Therefore, the baseline associated with the event records may be a
threshold based on which an anomalous event occurring in the device
108 may be identified. The method acts illustrating determining of
the baseline is disclosed in further detail in FIGS. 4 and 5.
[0030] Referring to FIG. 4, the method 400 includes act 401 of
generating an event ID associated with the event records. In an
embodiment, the event records include a plurality of data such as
source application in the device 108 from which the event records
is generated, event identifier details, a date and time stamp
indicating a time of occurrence of the event, a security level of
the event such as, but not limited to, error, warning, general
information, etc., and an event message. In an embodiment, the
event message may include a variable portion that may vary based on
the event that may have occurred in the device 108. The event
message may further include a fixed portion that may indicate a
nature of the event record (e.g., `Internal processing error`). The
event ID associated with the event records may include only a
portion of the data present in the event record. In a further
embodiment, the event ID may include information associated with
source application in the device 108 from which the event records
is generated and event identifier details. Additionally, the event
ID may include the event message present in the event records. For
example, the event ID may only include the variable portion of the
event message. A natural language processing algorithm may be used
to identify relevant information from the variable portion of the
event message.
[0031] At act 402, at least one normal event occurring in the
device 108 is identified. The event records generated for the
device 108 may include information associated with events that are
known to occur during a normal functioning of the device 108. Such
events may be identified as normal events. Since the baseline is a
depiction of normal events in the device 108, at least one normal
event is identified in the device 108. The method acts for the
identification of the at least one normal event is disclosed in
further detail in FIG. 5. At act 403, a group of devices is defined
based on the at least one normal event. Defining a group of devices
enables identification of a baseline based on normal events for all
the devices. Therefore, effective root cause analysis may be
performed for the anomalous event based on the baseline identified
for the group of devices. In an embodiment, the group of devices
may be defined based on one or more similarities between the
devices. For example, the devices in the group of devices may have
a similar product type, similar version of software application
installed, similar pattern of usage of device, etc.

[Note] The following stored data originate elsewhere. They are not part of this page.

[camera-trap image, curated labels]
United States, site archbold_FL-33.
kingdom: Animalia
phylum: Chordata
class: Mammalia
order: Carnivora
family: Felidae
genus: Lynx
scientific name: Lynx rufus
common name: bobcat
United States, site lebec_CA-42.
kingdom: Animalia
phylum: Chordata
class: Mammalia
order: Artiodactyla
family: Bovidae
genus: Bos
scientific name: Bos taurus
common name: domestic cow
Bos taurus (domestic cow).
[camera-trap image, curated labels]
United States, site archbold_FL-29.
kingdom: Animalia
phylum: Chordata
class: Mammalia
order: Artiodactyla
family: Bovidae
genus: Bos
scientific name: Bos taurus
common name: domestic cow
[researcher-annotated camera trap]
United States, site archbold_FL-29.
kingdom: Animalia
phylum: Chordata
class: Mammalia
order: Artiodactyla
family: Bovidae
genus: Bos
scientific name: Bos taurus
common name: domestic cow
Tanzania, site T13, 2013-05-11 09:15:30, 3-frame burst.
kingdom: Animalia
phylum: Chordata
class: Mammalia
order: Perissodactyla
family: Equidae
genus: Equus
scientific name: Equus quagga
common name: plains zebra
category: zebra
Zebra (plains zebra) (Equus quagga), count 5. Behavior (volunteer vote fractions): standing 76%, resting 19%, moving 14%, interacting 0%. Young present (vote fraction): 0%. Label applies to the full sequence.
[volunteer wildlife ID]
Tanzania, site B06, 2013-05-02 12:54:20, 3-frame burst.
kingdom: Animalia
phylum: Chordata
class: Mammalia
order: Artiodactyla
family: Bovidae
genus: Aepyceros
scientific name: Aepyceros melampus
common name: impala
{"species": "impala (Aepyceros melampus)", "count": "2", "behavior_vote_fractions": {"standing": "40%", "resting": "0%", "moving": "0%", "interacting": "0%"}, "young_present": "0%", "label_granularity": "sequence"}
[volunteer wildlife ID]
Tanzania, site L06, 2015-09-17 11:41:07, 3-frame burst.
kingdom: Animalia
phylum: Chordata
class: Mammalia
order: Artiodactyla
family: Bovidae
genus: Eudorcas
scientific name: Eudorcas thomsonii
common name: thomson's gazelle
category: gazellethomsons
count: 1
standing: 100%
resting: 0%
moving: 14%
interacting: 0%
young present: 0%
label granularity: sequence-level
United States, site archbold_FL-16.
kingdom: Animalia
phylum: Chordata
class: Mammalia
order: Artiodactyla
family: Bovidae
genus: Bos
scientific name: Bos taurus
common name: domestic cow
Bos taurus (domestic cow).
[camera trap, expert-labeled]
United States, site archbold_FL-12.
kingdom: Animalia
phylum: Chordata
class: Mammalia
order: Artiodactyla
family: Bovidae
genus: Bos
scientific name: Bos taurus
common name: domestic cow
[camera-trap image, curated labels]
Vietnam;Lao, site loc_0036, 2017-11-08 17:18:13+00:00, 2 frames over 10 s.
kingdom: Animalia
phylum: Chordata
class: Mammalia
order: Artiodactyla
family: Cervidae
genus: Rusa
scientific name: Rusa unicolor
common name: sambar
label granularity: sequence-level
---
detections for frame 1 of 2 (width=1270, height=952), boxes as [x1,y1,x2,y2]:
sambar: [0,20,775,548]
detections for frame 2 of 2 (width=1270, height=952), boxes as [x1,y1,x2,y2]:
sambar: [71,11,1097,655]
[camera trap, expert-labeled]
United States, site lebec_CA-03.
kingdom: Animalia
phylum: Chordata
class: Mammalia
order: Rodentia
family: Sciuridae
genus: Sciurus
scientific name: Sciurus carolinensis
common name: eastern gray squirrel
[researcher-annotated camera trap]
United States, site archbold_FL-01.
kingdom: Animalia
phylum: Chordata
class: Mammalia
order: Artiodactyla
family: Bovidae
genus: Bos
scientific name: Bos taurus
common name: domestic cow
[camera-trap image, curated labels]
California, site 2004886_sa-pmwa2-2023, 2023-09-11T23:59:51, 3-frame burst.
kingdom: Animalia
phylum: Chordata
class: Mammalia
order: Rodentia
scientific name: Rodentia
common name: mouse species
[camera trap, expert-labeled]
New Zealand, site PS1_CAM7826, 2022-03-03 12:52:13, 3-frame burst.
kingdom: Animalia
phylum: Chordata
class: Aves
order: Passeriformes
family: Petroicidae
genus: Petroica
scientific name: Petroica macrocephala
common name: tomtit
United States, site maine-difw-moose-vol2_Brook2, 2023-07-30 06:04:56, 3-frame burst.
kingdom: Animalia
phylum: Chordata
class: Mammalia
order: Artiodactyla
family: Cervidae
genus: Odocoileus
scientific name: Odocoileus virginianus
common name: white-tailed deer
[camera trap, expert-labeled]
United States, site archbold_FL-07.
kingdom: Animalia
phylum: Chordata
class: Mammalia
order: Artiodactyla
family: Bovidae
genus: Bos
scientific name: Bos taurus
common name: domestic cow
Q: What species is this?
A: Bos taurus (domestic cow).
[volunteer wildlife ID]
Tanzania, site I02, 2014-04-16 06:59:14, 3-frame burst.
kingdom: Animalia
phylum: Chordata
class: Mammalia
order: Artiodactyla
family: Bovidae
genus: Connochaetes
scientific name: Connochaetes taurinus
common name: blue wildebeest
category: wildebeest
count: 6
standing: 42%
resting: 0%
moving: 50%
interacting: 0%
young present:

[0032] At act 404, a probability of occurrence of the event in the
device 108 is determined based on the event ID. For example, the
probability of the occurrence of the event in the device may be
determined in machine days (e.g., in how many days the event may
occur in the device 108). In a further embodiment, a statistical
distribution associated with occurrence of the event in the device
108 is calculated. The statistical distribution may be, for
example, a normal distribution, a lognormal distribution, or an
exponential distribution. At act 405, an average number of
occurrences of the event in the device 108 is determined based on
the event ID. At act 406, a presence of a deviation in the
occurrence of the event is identified based on the average number
of occurrences of the event in the device 108. The presence of
deviation or a low probability value may be an indication of an
outlier in the probability of occurrence of the event in the device
108. The outlier may be an event that may not be a part of the
normal functioning of the device 108 and therefore, may not be
considered in the baseline. For example, a standard deviation and
probability of occurrence value may be computed for the occurrence
of the event in the device 108. If the presence of a deviation is
identified or the probability value is very low, at act 407, one or
more event records that may be outliers may be removed. In an
embodiment, the outliers may be removed also based on the
probability of occurrence of the event in the device 108. Further,
at act 408, the baseline associated with the event records for the
group of devices is computed based on the normal events identified
for the group of devices.
[0033] Referring back to FIG. 3, at act 302, one or more event
records are retrieved from the database 102. For example, the one
or more event records may be associated with one or more events
that may occur in real-time in the device 108. At act 303, a risk
category associated with the event records is determined. The risk
category associated with the event records provide information on
severity of the one or more events that may have occurred in the
device 108. Determination of risk category may further enable
prioritizing of the one or more events in the device 108 for
determination of root cause of the event and resolution of the
event. The method acts describing determination of the risk
category are detailed out in FIG. 6. At act 304, a priority
associated with the event records is computed based on the
baseline. The priority associated with the event records may
indicate a priority with which the event associated with the event
record may be resolved. The computation of the priority associated
with the event records may be performed by determining a difference
between an average occurrence of the event in real-time with the
average occurrence of the events as defined in the baseline.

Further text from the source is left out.